== YOUR ASSIGNMENT ==
Could you reproduce every record below exactly as it stands?

== RECORDS FOR THIS TASK ==
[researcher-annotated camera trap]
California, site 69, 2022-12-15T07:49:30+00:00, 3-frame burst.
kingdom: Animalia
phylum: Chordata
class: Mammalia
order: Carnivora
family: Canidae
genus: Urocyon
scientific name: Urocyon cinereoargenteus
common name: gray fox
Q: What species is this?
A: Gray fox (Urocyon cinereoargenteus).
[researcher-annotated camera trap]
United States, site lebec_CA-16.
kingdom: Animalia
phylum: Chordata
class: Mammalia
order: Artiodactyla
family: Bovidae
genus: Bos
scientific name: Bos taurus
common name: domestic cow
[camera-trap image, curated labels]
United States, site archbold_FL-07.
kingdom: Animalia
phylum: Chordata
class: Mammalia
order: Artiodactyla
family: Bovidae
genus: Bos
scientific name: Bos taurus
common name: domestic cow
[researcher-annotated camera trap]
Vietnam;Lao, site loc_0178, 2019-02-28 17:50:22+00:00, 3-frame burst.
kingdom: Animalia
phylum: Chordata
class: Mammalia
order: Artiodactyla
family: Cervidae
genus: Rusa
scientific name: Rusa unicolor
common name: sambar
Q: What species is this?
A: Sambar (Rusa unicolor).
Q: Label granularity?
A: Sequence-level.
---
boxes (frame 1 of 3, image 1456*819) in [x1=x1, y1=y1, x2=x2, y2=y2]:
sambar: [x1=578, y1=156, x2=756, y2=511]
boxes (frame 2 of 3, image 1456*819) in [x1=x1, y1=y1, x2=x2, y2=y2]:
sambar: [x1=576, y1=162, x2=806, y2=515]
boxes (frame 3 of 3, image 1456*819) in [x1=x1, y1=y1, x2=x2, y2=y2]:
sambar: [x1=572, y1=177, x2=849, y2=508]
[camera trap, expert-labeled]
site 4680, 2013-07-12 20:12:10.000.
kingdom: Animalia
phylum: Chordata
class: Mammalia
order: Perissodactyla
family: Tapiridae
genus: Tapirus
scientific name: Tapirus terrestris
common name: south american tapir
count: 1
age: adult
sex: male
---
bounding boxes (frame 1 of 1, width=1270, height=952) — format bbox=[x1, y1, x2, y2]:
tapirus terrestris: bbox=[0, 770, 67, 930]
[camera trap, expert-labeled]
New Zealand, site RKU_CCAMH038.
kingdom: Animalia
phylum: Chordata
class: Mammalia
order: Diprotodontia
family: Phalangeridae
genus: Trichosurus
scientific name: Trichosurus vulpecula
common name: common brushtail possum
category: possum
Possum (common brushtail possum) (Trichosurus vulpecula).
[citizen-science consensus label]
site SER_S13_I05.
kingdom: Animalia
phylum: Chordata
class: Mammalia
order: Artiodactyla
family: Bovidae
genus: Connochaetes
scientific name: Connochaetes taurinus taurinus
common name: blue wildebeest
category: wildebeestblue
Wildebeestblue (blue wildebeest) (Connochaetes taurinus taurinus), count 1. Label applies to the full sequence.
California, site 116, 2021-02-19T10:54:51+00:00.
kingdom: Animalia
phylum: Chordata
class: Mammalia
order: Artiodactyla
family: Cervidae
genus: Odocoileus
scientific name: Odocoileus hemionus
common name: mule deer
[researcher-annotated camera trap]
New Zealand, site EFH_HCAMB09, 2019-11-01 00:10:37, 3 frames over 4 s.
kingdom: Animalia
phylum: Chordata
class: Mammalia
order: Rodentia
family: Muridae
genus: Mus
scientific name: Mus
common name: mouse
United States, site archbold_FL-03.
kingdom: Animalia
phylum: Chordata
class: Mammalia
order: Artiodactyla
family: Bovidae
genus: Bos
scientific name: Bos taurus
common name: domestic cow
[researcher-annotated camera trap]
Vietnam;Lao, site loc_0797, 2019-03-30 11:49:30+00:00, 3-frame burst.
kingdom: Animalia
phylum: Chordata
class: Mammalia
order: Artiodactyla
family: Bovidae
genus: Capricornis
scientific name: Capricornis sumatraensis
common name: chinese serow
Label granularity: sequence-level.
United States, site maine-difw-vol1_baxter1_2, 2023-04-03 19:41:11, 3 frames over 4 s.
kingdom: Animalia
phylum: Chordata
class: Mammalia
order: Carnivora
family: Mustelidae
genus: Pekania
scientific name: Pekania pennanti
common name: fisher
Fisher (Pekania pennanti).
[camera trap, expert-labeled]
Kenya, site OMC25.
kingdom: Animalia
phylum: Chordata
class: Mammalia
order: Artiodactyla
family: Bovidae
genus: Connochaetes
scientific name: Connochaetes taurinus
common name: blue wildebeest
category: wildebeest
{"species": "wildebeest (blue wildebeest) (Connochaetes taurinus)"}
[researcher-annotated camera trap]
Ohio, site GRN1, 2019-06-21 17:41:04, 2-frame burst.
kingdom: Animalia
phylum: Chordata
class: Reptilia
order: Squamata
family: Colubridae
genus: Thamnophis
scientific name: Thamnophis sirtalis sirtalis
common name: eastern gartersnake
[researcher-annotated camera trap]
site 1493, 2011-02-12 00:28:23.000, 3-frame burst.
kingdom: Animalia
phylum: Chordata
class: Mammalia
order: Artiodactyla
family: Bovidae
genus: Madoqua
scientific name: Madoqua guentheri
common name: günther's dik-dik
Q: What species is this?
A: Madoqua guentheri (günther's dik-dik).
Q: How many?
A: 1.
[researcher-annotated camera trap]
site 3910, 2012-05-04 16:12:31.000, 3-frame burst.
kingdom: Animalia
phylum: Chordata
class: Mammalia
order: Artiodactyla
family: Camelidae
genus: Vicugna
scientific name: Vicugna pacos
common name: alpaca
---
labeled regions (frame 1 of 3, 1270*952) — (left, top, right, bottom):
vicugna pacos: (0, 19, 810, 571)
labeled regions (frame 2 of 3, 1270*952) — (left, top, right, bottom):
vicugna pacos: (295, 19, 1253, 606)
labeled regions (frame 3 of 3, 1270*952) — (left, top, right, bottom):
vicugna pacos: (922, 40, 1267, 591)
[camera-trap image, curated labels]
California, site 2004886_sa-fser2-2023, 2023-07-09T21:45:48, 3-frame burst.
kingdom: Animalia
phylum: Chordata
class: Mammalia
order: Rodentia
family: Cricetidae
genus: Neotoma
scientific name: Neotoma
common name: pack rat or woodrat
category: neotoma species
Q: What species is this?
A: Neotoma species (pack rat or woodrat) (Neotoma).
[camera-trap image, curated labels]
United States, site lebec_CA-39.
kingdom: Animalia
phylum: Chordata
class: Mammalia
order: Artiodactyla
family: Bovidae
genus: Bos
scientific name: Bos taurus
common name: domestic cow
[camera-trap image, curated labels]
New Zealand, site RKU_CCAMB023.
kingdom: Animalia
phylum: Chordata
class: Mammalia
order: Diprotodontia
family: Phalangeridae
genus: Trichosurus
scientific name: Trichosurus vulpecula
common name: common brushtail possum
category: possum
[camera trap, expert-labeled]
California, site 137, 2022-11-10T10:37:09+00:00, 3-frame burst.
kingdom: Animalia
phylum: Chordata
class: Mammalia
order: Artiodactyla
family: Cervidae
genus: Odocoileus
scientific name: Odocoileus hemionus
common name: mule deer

== SOLUTION TO THIS TASK ==
[researcher-annotated camera trap]
California, site 69, 2022-12-15T07:49:30+00:00, 3-frame burst.
kingdom: Animalia
phylum: Chordata
class: Mammalia
order: Carnivora
family: Canidae
genus: Urocyon
scientific name: Urocyon cinereoargenteus
common name: gray fox
Q: What species is this?
A: Gray fox (Urocyon cinereoargenteus).
[researcher-annotated camera trap]
United States, site lebec_CA-16.
kingdom: Animalia
phylum: Chordata
class: Mammalia
order: Artiodactyla
family: Bovidae
genus: Bos
scientific name: Bos taurus
common name: domestic cow
[camera-trap image, curated labels]
United States, site archbold_FL-07.
kingdom: Animalia
phylum: Chordata
class: Mammalia
order: Artiodactyla
family: Bovidae
genus: Bos
scientific name: Bos taurus
common name: domestic cow
[researcher-annotated camera trap]
Vietnam;Lao, site loc_0178, 2019-02-28 17:50:22+00:00, 3-frame burst.
kingdom: Animalia
phylum: Chordata
class: Mammalia
order: Artiodactyla
family: Cervidae
genus: Rusa
scientific name: Rusa unicolor
common name: sambar
Q: What species is this?
A: Sambar (Rusa unicolor).
Q: Label granularity?
A: Sequence-level.
---
boxes (frame 1 of 3, image 1456*819) in [x1=x1, y1=y1, x2=x2, y2=y2]:
sambar: [x1=578, y1=156, x2=756, y2=511]
boxes (frame 2 of 3, image 1456*819) in [x1=x1, y1=y1, x2=x2, y2=y2]:
sambar: [x1=576, y1=162, x2=806, y2=515]
boxes (frame 3 of 3, image 1456*819) in [x1=x1, y1=y1, x2=x2, y2=y2]:
sambar: [x1=572, y1=177, x2=849, y2=508]
[camera trap, expert-labeled]
site 4680, 2013-07-12 20:12:10.000.
kingdom: Animalia
phylum: Chordata
class: Mammalia
order: Perissodactyla
family: Tapiridae
genus: Tapirus
scientific name: Tapirus terrestris
common name: south american tapir
count: 1
age: adult
sex: male
---
bounding boxes (frame 1 of 1, width=1270, height=952) — format bbox=[x1, y1, x2, y2]:
tapirus terrestris: bbox=[0, 770, 67, 930]
[camera trap, expert-labeled]
New Zealand, site RKU_CCAMH038.
kingdom: Animalia
phylum: Chordata
class: Mammalia
order: Diprotodontia
family: Phalangeridae
genus: Trichosurus
scientific name: Trichosurus vulpecula
common name: common brushtail possum
category: possum
Possum (common brushtail possum) (Trichosurus vulpecula).
[citizen-science consensus label]
site SER_S13_I05.
kingdom: Animalia
phylum: Chordata
class: Mammalia
order: Artiodactyla
family: Bovidae
genus: Connochaetes
scientific name: Connochaetes taurinus taurinus
common name: blue wildebeest
category: wildebeestblue
Wildebeestblue (blue wildebeest) (Connochaetes taurinus taurinus), count 1. Label applies to the full sequence.
California, site 116, 2021-02-19T10:54:51+00:00.
kingdom: Animalia
phylum: Chordata
class: Mammalia
order: Artiodactyla
family: Cervidae
genus: Odocoileus
scientific name: Odocoileus hemionus
common name: mule deer
[researcher-annotated camera trap]
New Zealand, site EFH_HCAMB09, 2019-11-01 00:10:37, 3 frames over 4 s.
kingdom: Animalia
phylum: Chordata
class: Mammalia
order: Rodentia
family: Muridae
genus: Mus
scientific name: Mus
common name: mouse
United States, site archbold_FL-03.
kingdom: Animalia
phylum: Chordata
class: Mammalia
order: Artiodactyla
family: Bovidae
genus: Bos
scientific name: Bos taurus
common name: domestic cow
[researcher-annotated camera trap]
Vietnam;Lao, site loc_0797, 2019-03-30 11:49:30+00:00, 3-frame burst.
kingdom: Animalia
phylum: Chordata
class: Mammalia
order: Artiodactyla
family: Bovidae
genus: Capricornis
scientific name: Capricornis sumatraensis
common name: chinese serow
Label granularity: sequence-level.
United States, site maine-difw-vol1_baxter1_2, 2023-04-03 19:41:11, 3 frames over 4 s.
kingdom: Animalia
phylum: Chordata
class: Mammalia
order: Carnivora
family: Mustelidae
genus: Pekania
scientific name: Pekania pennanti
common name: fisher
Fisher (Pekania pennanti).
[camera trap, expert-labeled]
Kenya, site OMC25.
kingdom: Animalia
phylum: Chordata
class: Mammalia
order: Artiodactyla
family: Bovidae
genus: Connochaetes
scientific name: Connochaetes taurinus
common name: blue wildebeest
category: wildebeest
{"species": "wildebeest (blue wildebeest) (Connochaetes taurinus)"}
[researcher-annotated camera trap]
Ohio, site GRN1, 2019-06-21 17:41:04, 2-frame burst.
kingdom: Animalia
phylum: Chordata
class: Reptilia
order: Squamata
family: Colubridae
genus: Thamnophis
scientific name: Thamnophis sirtalis sirtalis
common name: eastern gartersnake
[researcher-annotated camera trap]
site 1493, 2011-02-12 00:28:23.000, 3-frame burst.
kingdom: Animalia
phylum: Chordata
class: Mammalia
order: Artiodactyla
family: Bovidae
genus: Madoqua
scientific name: Madoqua guentheri
common name: günther's dik-dik
Q: What species is this?
A: Madoqua guentheri (günther's dik-dik).
Q: How many?
A: 1.
[researcher-annotated camera trap]
site 3910, 2012-05-04 16:12:31.000, 3-frame burst.
kingdom: Animalia
phylum: Chordata
class: Mammalia
order: Artiodactyla
family: Camelidae
genus: Vicugna
scientific name: Vicugna pacos
common name: alpaca
---
labeled regions (frame 1 of 3, 1270*952) — (left, top, right, bottom):
vicugna pacos: (0, 19, 810, 571)
labeled regions (frame 2 of 3, 1270*952) — (left, top, right, bottom):
vicugna pacos: (295, 19, 1253, 606)
labeled regions (frame 3 of 3, 1270*952) — (left, top, right, bottom):
vicugna pacos: (922, 40, 1267, 591)
[camera-trap image, curated labels]
California, site 2004886_sa-fser2-2023, 2023-07-09T21:45:48, 3-frame burst.
kingdom: Animalia
phylum: Chordata
class: Mammalia
order: Rodentia
family: Cricetidae
genus: Neotoma
scientific name: Neotoma
common name: pack rat or woodrat
category: neotoma species
Q: What species is this?
A: Neotoma species (pack rat or woodrat) (Neotoma).
[camera-trap image, curated labels]
United States, site lebec_CA-39.
kingdom: Animalia
phylum: Chordata
class: Mammalia
order: Artiodactyla
family: Bovidae
genus: Bos
scientific name: Bos taurus
common name: domestic cow
[camera-trap image, curated labels]
New Zealand, site RKU_CCAMB023.
kingdom: Animalia
phylum: Chordata
class: Mammalia
order: Diprotodontia
family: Phalangeridae
genus: Trichosurus
scientific name: Trichosurus vulpecula
common name: common brushtail possum
category: possum
[camera trap, expert-labeled]
California, site 137, 2022-11-10T10:37:09+00:00, 3-frame burst.
kingdom: Animalia
phylum: Chordata
class: Mammalia
order: Artiodactyla
family: Cervidae
genus: Odocoileus
scientific name: Odocoileus hemionus
common name: mule deer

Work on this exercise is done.